--- EXTRACTED TEXT ---
Why and How We Are Homeschooling Our Son

I have been the parent primarily responsible for home schooling our younger son since late November of 2015. My wife sometimes helps out with educational activities as needed and as she is inspired to do so, but she is currently the primary breadwinner. I was not prepared ahead of time to take on this challenge, but it was ultimately an easy decision given our situation at that time up to today.

Starting in kindergarten, my wife and I had been sending him to one of the public charter schools located in the City of St. Louis. The staff and principal were helpful and responsive to our son's unique needs during his two and a half school years enrolled there, but it got to a point where they were no longer able to continue doing so without considerable hardship and strain for everyone involved, especially our son. The most valuable thing they did for us during his time there was have him tested and evaluated by trained professionals to better understand and accommodate his unique needs and set up an IEP for him. We found out that he is "on the Autism spectrum" which I had somewhat suspected based on his behavior patterns. (He began reading while he was still two years old.) Asperger Syndrome is what they used to call his higher-functioning form of it. At school, he was isolated from his "mainstream" classmates for much of the day because he had "anti-social" behavior issues stemming from his Autism, and he was also having occasional seizures while at school (for which he was already being medicated), most likely due to the stressful, over-stimulating learning environment.
--- RECORDS PROVIDED ---
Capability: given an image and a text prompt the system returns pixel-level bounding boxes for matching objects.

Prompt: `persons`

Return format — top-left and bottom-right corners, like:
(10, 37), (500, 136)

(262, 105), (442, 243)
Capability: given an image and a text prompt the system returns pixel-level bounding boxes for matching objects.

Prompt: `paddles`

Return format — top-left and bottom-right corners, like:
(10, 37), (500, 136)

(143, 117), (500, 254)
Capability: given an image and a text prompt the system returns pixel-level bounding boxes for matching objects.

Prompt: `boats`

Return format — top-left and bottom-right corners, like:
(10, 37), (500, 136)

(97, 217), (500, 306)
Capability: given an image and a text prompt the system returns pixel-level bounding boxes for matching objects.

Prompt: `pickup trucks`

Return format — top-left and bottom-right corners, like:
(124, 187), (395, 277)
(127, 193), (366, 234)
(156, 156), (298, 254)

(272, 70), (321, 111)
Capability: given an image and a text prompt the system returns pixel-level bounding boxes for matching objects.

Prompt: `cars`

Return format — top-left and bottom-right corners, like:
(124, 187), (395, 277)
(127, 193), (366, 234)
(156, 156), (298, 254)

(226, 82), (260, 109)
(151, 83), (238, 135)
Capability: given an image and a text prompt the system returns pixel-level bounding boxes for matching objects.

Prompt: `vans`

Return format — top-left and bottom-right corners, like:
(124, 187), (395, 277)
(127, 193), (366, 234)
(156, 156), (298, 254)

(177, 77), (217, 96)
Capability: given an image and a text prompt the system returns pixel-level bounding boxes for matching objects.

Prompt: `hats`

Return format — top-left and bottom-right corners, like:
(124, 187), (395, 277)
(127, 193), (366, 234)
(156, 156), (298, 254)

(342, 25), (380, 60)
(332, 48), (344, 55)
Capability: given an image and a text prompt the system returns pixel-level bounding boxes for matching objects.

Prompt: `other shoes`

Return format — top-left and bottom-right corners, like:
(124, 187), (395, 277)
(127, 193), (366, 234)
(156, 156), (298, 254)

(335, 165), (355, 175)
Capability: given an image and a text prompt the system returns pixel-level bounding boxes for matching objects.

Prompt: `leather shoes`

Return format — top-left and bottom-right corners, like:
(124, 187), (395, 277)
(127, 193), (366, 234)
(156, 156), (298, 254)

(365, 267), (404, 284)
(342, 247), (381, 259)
---
WHAT YOU HAVE TO DO:
Please rewrite the paragraph of the homeschooling text above that begins "I have been the parent primarily responsible" as a short bulleted list, keeping its main facts.

RESPONSE AREA:
- The writer has been the parent primarily responsible for homeschooling the younger son since late November 2015.
- The writer's wife sometimes helps with educational activities when needed and when inspired, but she is currently the primary breadwinner.
- The writer was not prepared ahead of time for this challenge, but it was an easy decision given the family's situation from then to today.